Borowka kann das gut verstehen: "Brutale Geschichte, dass man Hochleistungssportler ist und trotzdem zum Alkohol greift." Viele Suchtexperten könnten aber nachvollziehen, dass Sportler trotz Alkohol beträchtliche Leistungen ablieferten. Ihr trainierter Körper wäre in der Lage, den Alkohol besonders schnell abzubauen. "Bei mir war das so: Ich hab bis zwei, drei Uhr morgens gesoffen und am nächsten Tag war ich um 10 Uhr der erste auf dem Platz", erklärt Borowka.
Uli-Borowka-Verein soll vorbeugen
Deshalb war er auch von den Zahlen der FIFPro nicht überrascht. Gemeinsam mit seiner Frau Claudia leitet Borowka einen Verein für Suchtprävention und Suchthilfe. Hier hat er häufig mit Alkoholikern zu tun. Doch er will die Probleme bei weitem nicht nur an den Sportlern festmachen: "Viele glauben, das sind ja Profis, die verdienen Millionen, die dürfen keine Probleme haben. Aber auch ein Sportler ist nur ein Mensch wie wir alle. Fast jeder hat Druck auf der Arbeit."
Deshalb leistet Borowkas Verein sehr viel Aufklärungsarbeit. Schwierig sei vor allem das Tabuthema Alkoholismus in die Öffentlichkeit zu holen. Dabei gäbe es in fast jeder Familie Problemfälle. Auf jedem Bolzplatz sei Bier Teil der Sportkultur. "Von 20 Eltern die am Rand stehen, haben zehn eine Flasche in der Hand", beschreibt Borowka die Situation schon bei den Junioren.
"Wir haben ein krankes System"
Erwachsene müssten sich um sich selbst kümmern, aber gerade Jugendliche wüssten nicht, wie sie mit Alkohol umgehen könnten. Häufig würde der Umgang damit eben als normal vorgelebt. "Die wissen nicht, was Flatrate-Saufen ist". Aber man müsse es ihnen dringend erklären, so Borowka. "Wir haben ein krankes System", stellt der 52-Jährige fest. "Unter die Sonnenbank darf man erst ab 18, aber mit einer Begleitperson mit 14 in die Kneipe."
Seit 2000 ist Borowka nun trocken, doch der Anschluss an die Gesellschaft fiel lange schwer. Er habe sich oft als Jugendtrainer beworben, sei aber dankend abgelehnt worden. "Man holt sich schließlich keinen Problemfall ins Boot", bedauert er. Er hat es geschafft, aber den Kampf gegen den Alkohol muss er ständig weiter ausfechten. "Wer keinen Alkohol trinkt, muss sich ja immer dafür rechtfertigen", sagt Borowka traurig.
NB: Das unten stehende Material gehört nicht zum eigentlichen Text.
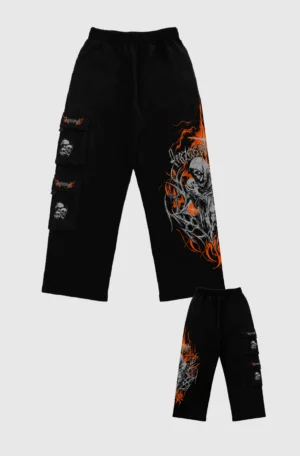 Dark Salvation – v5 – Cargo Baggy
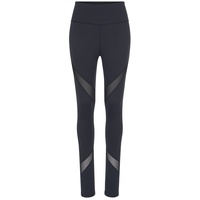 LASCANA ACTIVE Funktionsleggings Damen schwarz Gr.XS (32/34)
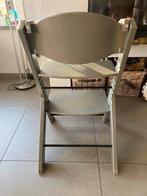 Treppy meegroeistoel, Kinderen en Baby's, Kinderstoelen, Ophalen, Gebruikt, Meegroeistoel, Gordel(s)
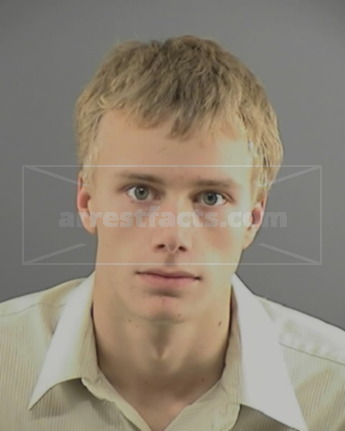 Christopher James Traver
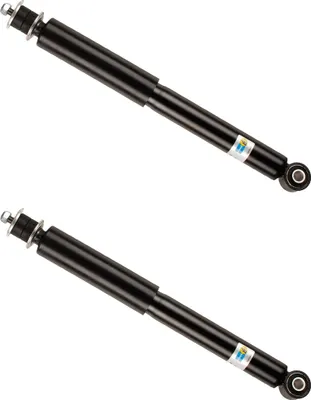 Productafbeelding van Schokbreker set voor de achteras, gasgevuld, BILSTEIN, geschikt voor onder andere de KIA CARNIVAL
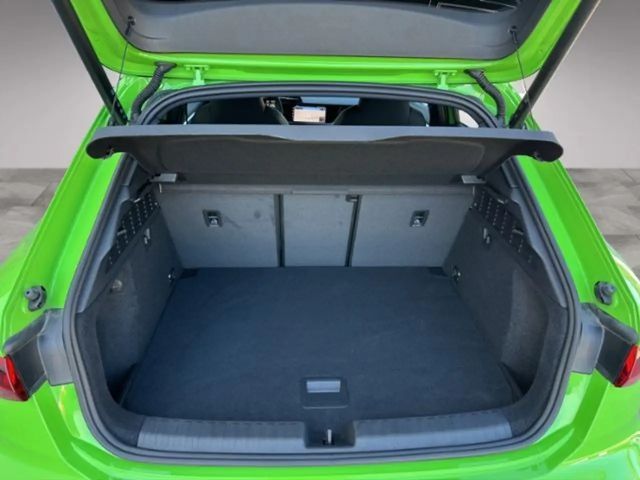 Audi RS3 Quattro Sedan Sportback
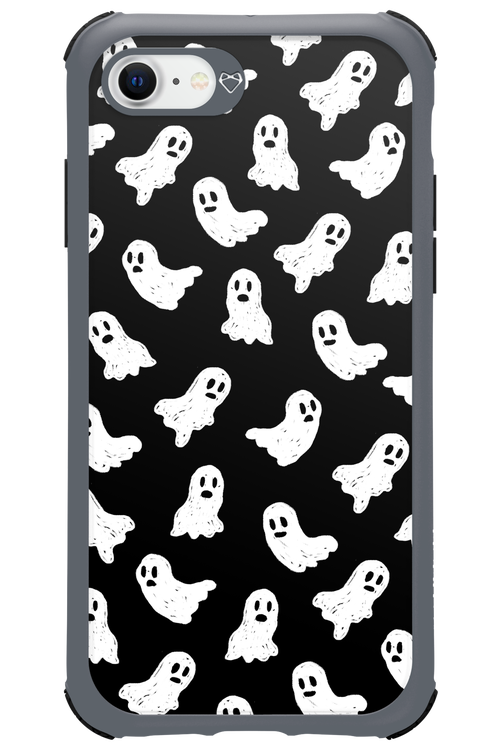 Chill Spirits - Apple iPhone 8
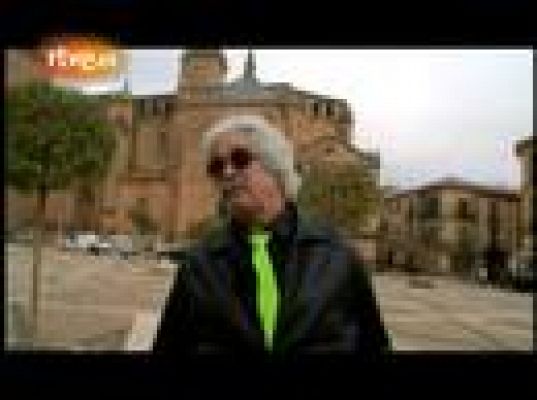 Destino: España - Castilla La Mancha - Peter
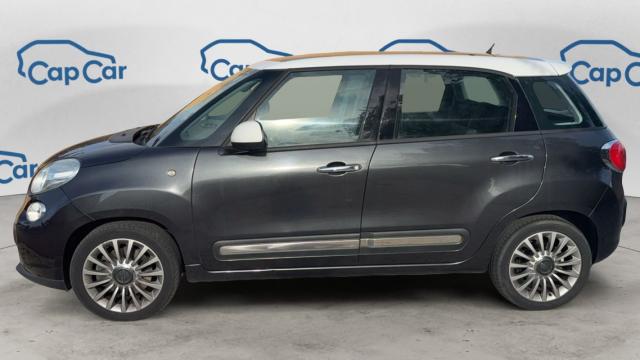Fiat 500l image 9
Biertrinken als Pflichtübung
Kein Wunder, schließlich wurde der erste Weißbierschluck von Bayern-Coach Pep Guardiola bilderreich gefeiert. Das Oktoberfest ist ein Pflichtbesuch für die Münchner und wer auf den "Wiesn" ein Wasser bestellt wird sicherlich schräg angeschaut.
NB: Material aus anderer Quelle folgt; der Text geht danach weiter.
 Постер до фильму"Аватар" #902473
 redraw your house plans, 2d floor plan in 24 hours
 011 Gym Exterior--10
Die Handballer der SG Flensburg-Handewitt wollten ihren Sieg in der Champions-League feucht-fröhlich feiern. Auch die Überraschungssieger der deutschen Eishockey-Meisterschaft, ERC Ingolstadt, machten keinen Hehl daraus, dass sie nicht nach einer Flasche Bier aufhören würden.
Ob nun Uli Borowka, Paul Gascoigne oder auch Box-Ikone Mike Tyson – sie alle sind hoch geflogen und tief gefallen. Alkohol hat einen Teil ihres Lebens zerstört. Uli Borowkas Frau trennte sich von ihm und er verlor den Sport, der ihm so wichtig war.
DFB-Slogan war klassisches Eigentor
Angesichts des vielen Alkohols bis in die untersten Ligen sei der DFB-Slogan "`Keine Macht den Drogen´ ein klassisches Eigentor", findet Borowka. Natürlich wird sich Alkohol nicht völlig aus dem Sport vertreiben lassen und zugegeben, Bier- und Sektdusche sind ja auch was für das Auge. Schließlich zeigen sich hier die Emotionen. Doch darf Alkohol kein Teil der sportlichen Rituale werden.
Eine Lösung für das Problem sieht Borowka im Moment nicht. Erst müsse sich das System ändern. Dann ist der Griff zur Flasche vielleicht nicht mehr so attraktiv, so unkontrollierbar, ob nun im Leistungssport, bei Amateuren oder eben einfach überall.